Immune Infiltrate Dynamics in Cancer Progression
Immunotherapies have demonstrated remarkable efficacy as anti-tumor agents in some patients; however, it is unclear why the majority of patients are unresponsive to immune activation. Recent evidence suggests that immune cells can both promote and inhibit tumor progression depending on the signals received from the tumor microenvironment. The two prevalent cell types in the tumor stroma are immune cells and cancer-associated fibroblasts (CAFs). The percentage of CAFs increases during tumor progression and correlates with poor survival. There is compelling evidence that CAFs may interfere with the anti-tumor immune response by changing the landscape of immune cell infiltrates in tumors. CAFs secrete a dense extracellular matrix that traps immune cells, thus physically restricting their access to tumor islets. CAFs are also a rich source of biologically active molecules that attract or repel certain immune cell types. The Orsulic Laboratory is testing the hypotheses that the accumulation of CAFs during tumor progression skews the immune infiltrate toward the immunosuppressive profile and that this state can be reversed with CAF-targeted therapies. A systematic characterization of specific immune cell types that are affected by targeting CAFs may provide new approaches to enhancing immunotherapeutic efficacy and improving response rates in ovarian cancer patients.

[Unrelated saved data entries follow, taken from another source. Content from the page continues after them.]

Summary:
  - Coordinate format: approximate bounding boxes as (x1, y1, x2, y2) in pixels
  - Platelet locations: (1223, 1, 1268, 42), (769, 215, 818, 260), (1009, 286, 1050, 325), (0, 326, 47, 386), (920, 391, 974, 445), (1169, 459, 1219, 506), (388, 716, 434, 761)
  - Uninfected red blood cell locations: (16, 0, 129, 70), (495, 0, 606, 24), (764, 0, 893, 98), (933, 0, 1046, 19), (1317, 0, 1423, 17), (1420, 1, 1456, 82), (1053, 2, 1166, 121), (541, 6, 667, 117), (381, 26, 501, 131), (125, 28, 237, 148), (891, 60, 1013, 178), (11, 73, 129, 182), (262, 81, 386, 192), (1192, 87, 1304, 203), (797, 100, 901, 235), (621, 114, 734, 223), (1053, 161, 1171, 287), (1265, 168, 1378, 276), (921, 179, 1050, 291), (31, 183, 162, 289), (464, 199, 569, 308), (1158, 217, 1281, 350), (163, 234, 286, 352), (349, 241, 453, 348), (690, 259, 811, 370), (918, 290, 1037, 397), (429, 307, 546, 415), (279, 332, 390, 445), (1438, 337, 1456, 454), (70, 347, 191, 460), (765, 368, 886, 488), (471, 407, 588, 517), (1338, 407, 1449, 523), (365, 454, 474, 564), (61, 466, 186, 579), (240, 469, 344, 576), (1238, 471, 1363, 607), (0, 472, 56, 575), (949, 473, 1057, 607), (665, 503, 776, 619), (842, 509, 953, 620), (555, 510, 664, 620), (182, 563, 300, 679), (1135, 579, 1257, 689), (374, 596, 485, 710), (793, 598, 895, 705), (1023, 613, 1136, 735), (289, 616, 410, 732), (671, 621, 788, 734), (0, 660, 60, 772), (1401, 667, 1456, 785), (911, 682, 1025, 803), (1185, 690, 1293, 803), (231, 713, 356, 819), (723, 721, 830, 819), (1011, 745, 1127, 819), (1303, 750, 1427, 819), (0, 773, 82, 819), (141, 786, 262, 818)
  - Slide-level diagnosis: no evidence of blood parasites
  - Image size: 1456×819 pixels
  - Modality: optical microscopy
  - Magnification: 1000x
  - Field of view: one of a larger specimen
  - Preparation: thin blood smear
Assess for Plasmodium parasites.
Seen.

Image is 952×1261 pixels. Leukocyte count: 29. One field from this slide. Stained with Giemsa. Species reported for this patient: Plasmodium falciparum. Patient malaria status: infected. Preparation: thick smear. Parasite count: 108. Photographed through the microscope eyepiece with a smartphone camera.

Therapeutic Targets in the Tumor Microenvironment
Current chemotherapeutic agents are largely selected for their ability to destroy rapidly dividing cancer cells rather than the less mitotically active tumor infrastructure that indirectly protects the rare specialized cells that drive tumor recurrence and chemoresistance. Recognizing the crucial role of stroma in most aspects of tumor progression, it has been proposed that rational anticancer therapy design should not only target the cancer cells but also the stroma. Cancer-associated fibroblasts (CAFs) are the most prominent component of the tumor stroma. It is becoming increasingly apparent that a subset of CAFs can be activated by cancer cells to generate a more nurturing microenvironment that is vital for cancer survival, progression, invasion and metastasis. These "activated CAFs" are characterized by increased contractility, linearization of collagen fibers and stiffening of the extracellular matrix. Activated CAFs can also directly compromise the efficacy of therapeutic delivery by increasing interstitial pressure, impeding the diffusion of large molecular weight drugs or sequestering drugs. The Orsulic Laboratory postulates that agents effective in preventing myofibroblast formation in organ fibrosis may also be effective in preventing CAF activation in cancer. Orsulic lab members are testing several anti-fibrotic agents with different mechanisms of action for their efficacy in preventing CAF activation in an immunocompetent mouse ovarian cancer model. The desired outcome is increased chemotherapeutic efficacy of platinum agents in combination with anti-fibrotic agents.